** Selected extract **
______________________________
Wednesday, May 31, 2017

Two Airborne Command Centers?

This Defenseone piece says the AF wants to replace the Air Force 2 planes and the Doomsday command center planes.

Did any one know the Navy also runs a Doomsday command center plane?  Next thing I'll learn that the Marines and the Army each have their own plane.  After all, they each have their own air force.

Imagining the Future--the Founders

John Fea comments on Sen. Mike Lee's Am history--good read.  Lee wrote that Alexander Hamilton could never have imagined the sort of big government we have today, implying that therefore such government was somehow illegitimate.  Fea points out that neither Hamilton nor the other founders could have imagined the society and economy we have today.  I'll go on to note that while Franklin and Jefferson IIRC wrote about the U.S. filling the continent and the expansion of the populace, as is usually the case they just imagined more of the same: more people, more farmers, etc. 

Tuesday, May 30, 2017

Cut My COLA?

If I understand the Trump budget, he would decrease the COLA's (cost of living adjustment) for those in the Civil Service Retirement System (like me) by .5 percent each time.

I can handle that, though I'd rather see a graduated decrease: say .1 for those with smaller annuities, 1.0 for those with larger ones.

Monday, May 29, 2017

All the Farmers Are Above Average?

It's hard to be above average.

USDA Reorganization

You can comment on the proposed reorganization here.
______________________________
** Material **
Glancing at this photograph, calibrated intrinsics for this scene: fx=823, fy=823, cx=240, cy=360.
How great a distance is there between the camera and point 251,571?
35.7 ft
______________________________
** Given request 1 **
Based on the blog entries, decide whether each statement agrees with the text. Answer yes or no for each, and quote the words of the text that settle it.
(a) The Trump budget, as the writer reads it, would lower the COLA for Civil Service Retirement System annuitants by .5 percent each time.
(b) Mike Lee wrote that Alexander Hamilton could have foreseen today's large government.
(c) The Air Force plans to replace only the Doomsday command center planes.
** Given request 2 **
Carry on the blog entries after their final line.

** Final answer 1 **
(a) Yes: "would decrease the COLA's (cost of living adjustment) for those in the Civil Service Retirement System (like me) by .5 percent each time"
(b) No: "Lee wrote that Alexander Hamilton could never have imagined the sort of big government we have today"
(c) No: "the AF wants to replace the Air Force 2 planes and the Doomsday command center planes"

** Final answer 2 **
Apparently USDA had problems with some of the comments received, because OFR shows 9 received, but only displays the text for 3.  The process is described here:

This count refers to the total comment/submissions received on this docket, as of 11:59 PM yesterday. Note: Agencies review all submissions, however some agencies may choose to redact, or withhold, certain submissions (or portions thereof) such as those containing private or proprietary information, inappropriate language, or duplicate/near duplicate examples of a mass-mail campaign. This can result in discrepancies between this count and those displayed when conducting searches on the Public Submission document type. For specific information about an agency’s public submission policy, refer to its website or the Federal Register document.

Sunday, May 28, 2017

Hay and Peas

We've had a rainy May. It's raining again right now.  It's good for our garden peas but I can't help thinking of the farmers trying to get their hay into the barn.  One of the most frustrating parts of dairy farming was encountering a long stretch of rainy weather, particularly back before we had good weather forecasting.  Cut hay, get it rained on, rake it,get it rained on, turn it over, more rain and then you had nothing worth putting in the barn except it needed to get off the field so it wouldn't kill the grass.

How the Bureaucracy Copes

Trump supporters believe there's a "deep state" composed of Democrats in the bureaucracy who will take every opportunity to sabotage the administration by illegal and/or unethical leaks, obstruction, and delay.  It may be so. Sometimes they resign as described in this Grist piece.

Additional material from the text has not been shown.